▶ _Sfida 1_
Riassumi in due frasi il testo su Antonio e Cleopatra.
▶ _Sfida 2_
Copia senza alcuna modifica, dal testo su Antonio e Cleopatra, la parte che si apre con le parole contenenti "La poetica dell’autore, come" e si chiude con "drammaticità delle relazioni.".
▶ _Sfida 3_
Prosegui il testo su Antonio e Cleopatra, riprendendo subito dopo la sua ultima frase.

▶ _Testo_
-------------------------
Il testo offerto in questa combinazione recitativa, insieme ai segni scenici vivaci (alcuni semplificabili), invita gli spettatori a esplorare nuove prospettive sulla storia d’amore e potere di Antonio e Cleopatra, e in controluce si sofferma in particolare sulla complessità del personaggio maschile, con le sue contraddittorie generosità, le debolezze che gli impediscono di affermare lo schema di potere. Il Marco Antonio di Shakespeare che al regista interessa far emergere, a differenza del personaggio di Amleto (di qualche anno prima, 1602) che sceglie di non decidere, decide di fare, sì, ma condizionato continuamente da quello che gli altri gli impongono di fare, ora per sentimento, ora per ragion di stato, ora per fedeltà di ruolo. Finanche il suo darsi la morte, in una giostra beffarda di incastri e giochi estremi, è ben diverso dallo schema con cui Shakespeare aveva drammaturgicamente risolto un decennio prima la vicenda dei due amanti di Verona.
La poetica dell’autore, come è noto, è intrisa di una ricchezza linguistica e concettuale che si presta a interpretazioni sfaccettate e che l’allestimento mantiene con qualche aggiustamento nel senso di una contemporaneità che nel complesso non snatura. La maestria di Shakespeare rimane nella sua capacità di mescolare stili, generi e registri linguistici per catturare la specificità umana: qui il regista dà vita a una rilettura formalmente coerente, decadente, che ricorda immaginari come quello del fotografo David LaChapelle dove il confine fra sacro e profano è sottilissimo ma tangibile.
Il testo originale, permeato da versi poetici, monologhi intensi e giochi di parole, diventa il veicolo per esplorare la drammaticità delle relazioni.
Ma qui le parole scelte da Fusini e Malosti, pronunciate e incarnate con una recitazione grottesca, si trasformano in strumenti volutamente esasperati, cifra spesso connaturata alla forma scenica di Malosti, pur mantenendo sempre un sacro rispetto per la tessitura poetica del drammaturgo; obiettivo è indagare la natura ambivalente e multiforme della condizione umana. La cosa riesce in alcuni casi in modo più felice, e dopo il debutto resta da lavorare sulla tridimensionalità dei caratteri, quelli femminili in particolare, per favorirne l’evoluzione drammaturgica e sviluppare così a tutto tondo l’evoluzione psicologica dei personaggi.
L’idea di fondo ha una sua robustezza: la complessità di questi prototipi umani, soprattutto quelli più compiuti dei due caratteri principali, diventa un terreno fertile per una rilettura a suo modo espressionista. I dialoghi fra Antonio e Cleopatra, carichi di emozioni estreme e contraddittorie, si amplificano attraverso la recitazione di Malosti e Della Rosa, che enfatizzano le sfumature tragicomiche della storia d’amore e potere. Il lavoro della Fusini ha comunque la capacità di non focalizzare solo sui due caratteri principali le questioni portanti di questa rilettura, ma di mettere alcuni giusti accenti di cadenza anche sui personaggi minori che si è scelto di mantenere in scena.
-------------------------
▶ _Dati grezzi_
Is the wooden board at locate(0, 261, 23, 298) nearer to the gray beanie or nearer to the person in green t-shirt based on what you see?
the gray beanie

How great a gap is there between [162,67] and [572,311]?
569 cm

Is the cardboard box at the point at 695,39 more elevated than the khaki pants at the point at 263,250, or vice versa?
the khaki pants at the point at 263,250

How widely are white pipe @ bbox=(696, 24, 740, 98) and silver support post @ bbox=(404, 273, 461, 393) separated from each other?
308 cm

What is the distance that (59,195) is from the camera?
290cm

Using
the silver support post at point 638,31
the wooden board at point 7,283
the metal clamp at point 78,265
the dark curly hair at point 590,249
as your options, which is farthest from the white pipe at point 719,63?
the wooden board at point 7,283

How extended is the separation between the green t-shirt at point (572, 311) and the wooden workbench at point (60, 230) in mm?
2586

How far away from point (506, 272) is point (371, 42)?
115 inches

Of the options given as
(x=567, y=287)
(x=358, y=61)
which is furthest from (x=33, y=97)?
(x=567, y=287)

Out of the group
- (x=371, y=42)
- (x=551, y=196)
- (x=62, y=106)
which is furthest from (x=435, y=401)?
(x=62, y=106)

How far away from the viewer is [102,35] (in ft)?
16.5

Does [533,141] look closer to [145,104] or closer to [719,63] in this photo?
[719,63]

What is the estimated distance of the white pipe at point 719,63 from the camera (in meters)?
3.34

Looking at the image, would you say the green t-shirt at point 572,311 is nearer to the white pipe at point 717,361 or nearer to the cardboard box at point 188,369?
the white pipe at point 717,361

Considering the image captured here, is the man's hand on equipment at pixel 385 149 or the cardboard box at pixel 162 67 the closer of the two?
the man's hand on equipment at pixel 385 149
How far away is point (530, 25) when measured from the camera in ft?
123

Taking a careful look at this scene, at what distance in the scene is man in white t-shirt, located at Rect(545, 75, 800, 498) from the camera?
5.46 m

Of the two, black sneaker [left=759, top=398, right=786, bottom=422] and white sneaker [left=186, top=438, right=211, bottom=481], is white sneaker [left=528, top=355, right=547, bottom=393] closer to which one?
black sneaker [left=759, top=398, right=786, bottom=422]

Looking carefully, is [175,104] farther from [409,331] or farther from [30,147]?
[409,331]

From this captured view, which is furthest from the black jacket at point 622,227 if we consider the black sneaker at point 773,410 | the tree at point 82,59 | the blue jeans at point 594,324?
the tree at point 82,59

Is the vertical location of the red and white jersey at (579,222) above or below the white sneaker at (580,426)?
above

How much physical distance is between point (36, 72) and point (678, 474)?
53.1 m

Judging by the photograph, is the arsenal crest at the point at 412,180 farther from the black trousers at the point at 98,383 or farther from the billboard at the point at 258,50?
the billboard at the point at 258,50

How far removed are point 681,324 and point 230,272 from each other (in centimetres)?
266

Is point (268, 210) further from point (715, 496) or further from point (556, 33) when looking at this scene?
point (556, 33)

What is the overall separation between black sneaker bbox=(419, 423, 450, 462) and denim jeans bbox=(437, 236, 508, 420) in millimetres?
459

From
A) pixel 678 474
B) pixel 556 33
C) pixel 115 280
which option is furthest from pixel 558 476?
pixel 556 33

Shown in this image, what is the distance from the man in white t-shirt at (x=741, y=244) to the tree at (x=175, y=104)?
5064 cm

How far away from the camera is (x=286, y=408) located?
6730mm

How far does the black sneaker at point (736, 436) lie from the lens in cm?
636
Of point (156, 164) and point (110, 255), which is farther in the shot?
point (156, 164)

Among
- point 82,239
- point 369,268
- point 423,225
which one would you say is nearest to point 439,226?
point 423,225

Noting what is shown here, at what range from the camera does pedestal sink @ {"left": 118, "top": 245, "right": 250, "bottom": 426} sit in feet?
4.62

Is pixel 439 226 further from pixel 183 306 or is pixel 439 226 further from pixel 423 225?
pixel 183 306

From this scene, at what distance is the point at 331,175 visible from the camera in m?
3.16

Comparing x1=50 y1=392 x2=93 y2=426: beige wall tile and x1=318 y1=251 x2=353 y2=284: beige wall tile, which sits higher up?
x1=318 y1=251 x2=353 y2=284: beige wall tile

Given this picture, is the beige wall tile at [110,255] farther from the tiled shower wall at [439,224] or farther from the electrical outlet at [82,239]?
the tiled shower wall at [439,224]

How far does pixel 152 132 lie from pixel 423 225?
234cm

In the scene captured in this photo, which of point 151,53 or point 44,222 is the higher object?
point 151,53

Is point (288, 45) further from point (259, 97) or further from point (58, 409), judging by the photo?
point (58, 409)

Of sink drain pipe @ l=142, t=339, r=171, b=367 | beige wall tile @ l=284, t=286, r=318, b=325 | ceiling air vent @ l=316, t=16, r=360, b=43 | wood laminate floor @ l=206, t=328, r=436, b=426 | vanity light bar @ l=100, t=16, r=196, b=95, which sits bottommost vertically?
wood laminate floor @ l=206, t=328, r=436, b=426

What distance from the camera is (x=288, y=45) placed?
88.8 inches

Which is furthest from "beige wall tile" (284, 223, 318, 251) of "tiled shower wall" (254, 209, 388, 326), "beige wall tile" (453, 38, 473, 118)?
-------------------------
▶ _Risultato finale 1_
Il testo descrive un allestimento di Antonio e Cleopatra che, con le parole scelte da Fusini e Malosti e una recitazione grottesca, propone una rilettura decadente ed espressionista e si sofferma sulla complessità di Marco Antonio, condizionato di continuo da ciò che gli altri gli impongono. Pur rispettando la tessitura poetica di Shakespeare, lo spettacolo deve ancora lavorare sulla tridimensionalità dei caratteri, soprattutto femminili, mentre il lavoro della Fusini dà giusti accenti anche ai personaggi minori.

▶ _Risultato finale 2_
La poetica dell’autore, come è noto, è intrisa di una ricchezza linguistica e concettuale che si presta a interpretazioni sfaccettate e che l’allestimento mantiene con qualche aggiustamento nel senso di una contemporaneità che nel complesso non snatura. La maestria di Shakespeare rimane nella sua capacità di mescolare stili, generi e registri linguistici per catturare la specificità umana: qui il regista dà vita a una rilettura formalmente coerente, decadente, che ricorda immaginari come quello del fotografo David LaChapelle dove il confine fra sacro e profano è sottilissimo ma tangibile.
Il testo originale, permeato da versi poetici, monologhi intensi e giochi di parole, diventa il veicolo per esplorare la drammaticità delle relazioni.

▶ _Risultato finale 3_
L’ambizione non solo nella scrittura, ma dell’allestimento nel suo complesso, è di disegnare personaggi che si ergono al di là delle epoche, in grado di adattarsi a interpretazioni innovative senza perdere la loro essenza, con una seconda parte dello spettacolo dal ritmo incalzante e assoluto, che parla al pubblico di ogni tempo.
La regia, a suo modo, celebra la maestria del Bardo, e ne intende esplorare le potenzialità transformative, dimostrando che la sua poetica è intramontabile e aperta a reinterpretazioni audaci e accessibili al contempo.
Alcuni segni, la cui definizione arriverà come sempre con l’andare delle repliche, vanno collegati fra loro con più nitore, come quello iniziale del riferimento massmediale che poi evapora (se non per un blando richiamo nel finale, ambientato in un camerino), ma altri sono già completi e restituiscono anche la scelta felice del casting sui personaggi minori, che donano vivacità ora popolare ora lirica alla scena.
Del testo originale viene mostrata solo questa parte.